## TEXT SEGMENT

I used to work as a Punch and Judy 'Professor' . The professorship  isn't awarded by some prestigious campus. It is a title you award yourself by being a 'professor' of Punchology.

How well you earn it is up to you despite what the traditional already-existing- professors may think. Peer review isn't regulated.

Real Punchology supposedly uses a swazzle and no professor earns their title -- according to the Old Guard -- unless they have swallowed it at least twice.

When you're performing , you are 'it': all the characters, their different voices and actions, the script, the ab libs --- the whole kit and kaboodle of the show is what you put together yourself.  

To be a real Prof you also have to make your own puppets. 

So you can imagine how dedicated  a Punch Professor  is to his puppet characters. 

They're bread and butter. His tool set. They're family. Just like Geppetto and Pinocchio.

So when I began to explore my comic -- as in comic book --  options it was a wunderbar moment when I decided I'd give Punch another go at existence. So I resurrected my puppets from the shed, and started to photograph  myself interacting with them. 

Talk about fun! It was the second coming of Punch.

So now I'm making this webcomic which I call by the obscure title,  Mr Punch and Professor Ratbaggy (Emeritis).

While I'm still finding my way, I at least have a platform -- a stage -- a booth -- in which to work. It's all digital, of course, but my sense of the language and sitcom of those in-the-booth days in front of rioting children has come back to me.

I have my own show, once again.

What's happens hereafter is going to be interesting. I have to work through a few Punchology issues in way of fleshing out the characters I'm working with. So I'm gonna be rude, crude and naughty  as befits Mr Punch while also exploring how far I can use his nibs to tackle the big issues. 

The voice I'm beginning to hear in my head is increasingly mordant. Harnessing that vocal is going to be  something to work towards. 

As I build in confidence I may tackle some other comic book/ graphic projects but this Punch lark is going to be my sandbox.

A steep learning curve.

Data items
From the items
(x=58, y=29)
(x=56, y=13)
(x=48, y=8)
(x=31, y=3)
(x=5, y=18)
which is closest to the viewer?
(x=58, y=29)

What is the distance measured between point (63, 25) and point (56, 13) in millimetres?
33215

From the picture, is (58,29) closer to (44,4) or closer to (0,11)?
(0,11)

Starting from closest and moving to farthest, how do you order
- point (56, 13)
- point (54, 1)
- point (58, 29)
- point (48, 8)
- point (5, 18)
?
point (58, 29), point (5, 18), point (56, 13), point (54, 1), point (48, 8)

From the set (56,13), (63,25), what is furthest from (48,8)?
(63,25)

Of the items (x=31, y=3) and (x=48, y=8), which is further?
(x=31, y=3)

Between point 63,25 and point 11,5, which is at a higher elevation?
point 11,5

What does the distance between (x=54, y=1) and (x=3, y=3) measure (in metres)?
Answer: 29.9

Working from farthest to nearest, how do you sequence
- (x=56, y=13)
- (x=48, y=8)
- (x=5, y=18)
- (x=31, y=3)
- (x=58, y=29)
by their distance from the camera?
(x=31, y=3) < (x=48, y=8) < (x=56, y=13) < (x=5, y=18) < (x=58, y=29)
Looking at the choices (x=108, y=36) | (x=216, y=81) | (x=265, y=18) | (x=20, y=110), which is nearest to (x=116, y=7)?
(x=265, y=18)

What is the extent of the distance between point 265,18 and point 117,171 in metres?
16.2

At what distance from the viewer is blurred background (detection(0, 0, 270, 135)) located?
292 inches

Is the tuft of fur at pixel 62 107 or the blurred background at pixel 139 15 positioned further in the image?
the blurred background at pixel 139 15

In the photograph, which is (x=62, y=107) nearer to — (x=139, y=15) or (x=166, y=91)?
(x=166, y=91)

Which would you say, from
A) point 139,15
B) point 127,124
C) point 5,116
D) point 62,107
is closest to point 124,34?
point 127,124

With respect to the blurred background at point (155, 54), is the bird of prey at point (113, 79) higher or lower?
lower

## EXERCISE TASK 1
Answer these questions from the Punch and Judy text:
(a) According to the Old Guard, how many times must a professor have swallowed the swazzle to earn the title?
(b) Where did the writer resurrect the puppets from?
(c) What title does the writer give the webcomic?
## EXERCISE TASK 2
Resume the Punch and Judy text, picking up after its final sentence, "A steep learning curve."
The data lines play no part in this work.

## TASK RESPONSE 1
(a) At least twice.
(b) The shed.
(c) Mr Punch and Professor Ratbaggy (Emeritis).

## TASK RESPONSE 2
The delight, you see, is that I have been frustrated for several  years trying to find 'my voice'. I've written  plays, satires, street theatre,newspaper columns,  journalism, essays, reviews, blog posts a'plenty ... and produced audio and video -- but none  of these media sat  so well with me as this comic stuff does.

If I wasn't so chronically ill I'd be doing some performing. Being a Punch Professor was my last hurrah in that regard.

Now I come back at that, considerate of my limitations but still keen to harness whatever are my remaing talents.

And I do this at an online  moment when webcomics are beginning to take off.  And webcomics are an exciting platform:
The freedom webcomics provide allows artists to work in nontraditional styles. Clip art or photo comics (also known as fumetti) are types of webcomics that do not use traditional artwork. ... As in the constrained comics tradition, a few webcomics... are created with most strips having art copied exactly from one (or a handful of) template comics and only the text changing.Webcomics that are independently published are not subject to the content restrictions of book publishers or newspaper syndicates, enjoying an artistic freedom similar to underground and alternative comics....Scott McCloud, one of the first advocates of webcomics, has pioneered the idea of the infinite canvas where, rather than being confined to normal print dimensions, artists are free to spread out in any direction indefinitely with their comics.... 
Exciting, and fun! Doing this stuff is almost thrilling.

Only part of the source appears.